::: Provided data

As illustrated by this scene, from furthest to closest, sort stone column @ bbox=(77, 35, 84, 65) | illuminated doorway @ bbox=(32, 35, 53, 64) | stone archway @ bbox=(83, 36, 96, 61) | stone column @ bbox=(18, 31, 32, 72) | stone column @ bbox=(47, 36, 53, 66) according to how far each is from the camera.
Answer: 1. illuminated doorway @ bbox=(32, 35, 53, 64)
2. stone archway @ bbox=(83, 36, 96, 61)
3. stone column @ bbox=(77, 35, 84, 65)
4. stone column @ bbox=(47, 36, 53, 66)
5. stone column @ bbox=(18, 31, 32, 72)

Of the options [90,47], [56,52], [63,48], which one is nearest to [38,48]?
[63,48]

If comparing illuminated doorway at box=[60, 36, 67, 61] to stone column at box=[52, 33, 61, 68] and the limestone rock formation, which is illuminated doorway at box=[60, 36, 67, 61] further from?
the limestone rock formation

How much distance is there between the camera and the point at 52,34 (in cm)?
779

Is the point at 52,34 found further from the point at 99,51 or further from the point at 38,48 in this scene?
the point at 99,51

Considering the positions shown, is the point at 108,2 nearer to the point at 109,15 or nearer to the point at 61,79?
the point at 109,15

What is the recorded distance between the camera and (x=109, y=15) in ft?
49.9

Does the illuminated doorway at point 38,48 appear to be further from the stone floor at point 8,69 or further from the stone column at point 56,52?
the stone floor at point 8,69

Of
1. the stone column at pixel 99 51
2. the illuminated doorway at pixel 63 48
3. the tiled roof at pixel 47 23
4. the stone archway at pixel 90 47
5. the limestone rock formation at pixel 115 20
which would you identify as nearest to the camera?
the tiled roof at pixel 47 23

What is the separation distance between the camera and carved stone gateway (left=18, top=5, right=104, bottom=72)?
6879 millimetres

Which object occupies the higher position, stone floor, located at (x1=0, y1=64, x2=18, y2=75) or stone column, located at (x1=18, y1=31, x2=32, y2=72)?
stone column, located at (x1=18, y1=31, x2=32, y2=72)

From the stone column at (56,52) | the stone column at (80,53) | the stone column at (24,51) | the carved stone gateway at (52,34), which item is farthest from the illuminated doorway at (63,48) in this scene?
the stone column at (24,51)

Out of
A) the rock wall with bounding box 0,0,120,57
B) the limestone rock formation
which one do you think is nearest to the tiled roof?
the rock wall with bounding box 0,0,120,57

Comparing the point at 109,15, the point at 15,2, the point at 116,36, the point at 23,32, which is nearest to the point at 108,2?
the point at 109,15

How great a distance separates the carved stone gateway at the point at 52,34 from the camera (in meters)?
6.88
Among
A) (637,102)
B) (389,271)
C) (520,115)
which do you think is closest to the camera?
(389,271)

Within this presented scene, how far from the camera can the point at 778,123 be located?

::::::

### Given instruction
From the line holding "Which object occupies" to the last line of the records, quote each line exactly and add nothing.

### Output of the exercise
Which object occupies the higher position, stone floor, located at (x1=0, y1=64, x2=18, y2=75) or stone column, located at (x1=18, y1=31, x2=32, y2=72)?
stone column, located at (x1=18, y1=31, x2=32, y2=72)

From the stone column at (56,52) | the stone column at (80,53) | the stone column at (24,51) | the carved stone gateway at (52,34), which item is farthest from the illuminated doorway at (63,48) in this scene?
the stone column at (24,51)

Out of
A) the rock wall with bounding box 0,0,120,57
B) the limestone rock formation
which one do you think is nearest to the tiled roof?
the rock wall with bounding box 0,0,120,57

Comparing the point at 109,15, the point at 15,2, the point at 116,36, the point at 23,32, which is nearest to the point at 108,2?
the point at 109,15

How great a distance separates the carved stone gateway at the point at 52,34 from the camera (in meters)?
6.88
Among
A) (637,102)
B) (389,271)
C) (520,115)
which do you think is closest to the camera?
(389,271)

Within this presented scene, how far from the camera can the point at 778,123 be located?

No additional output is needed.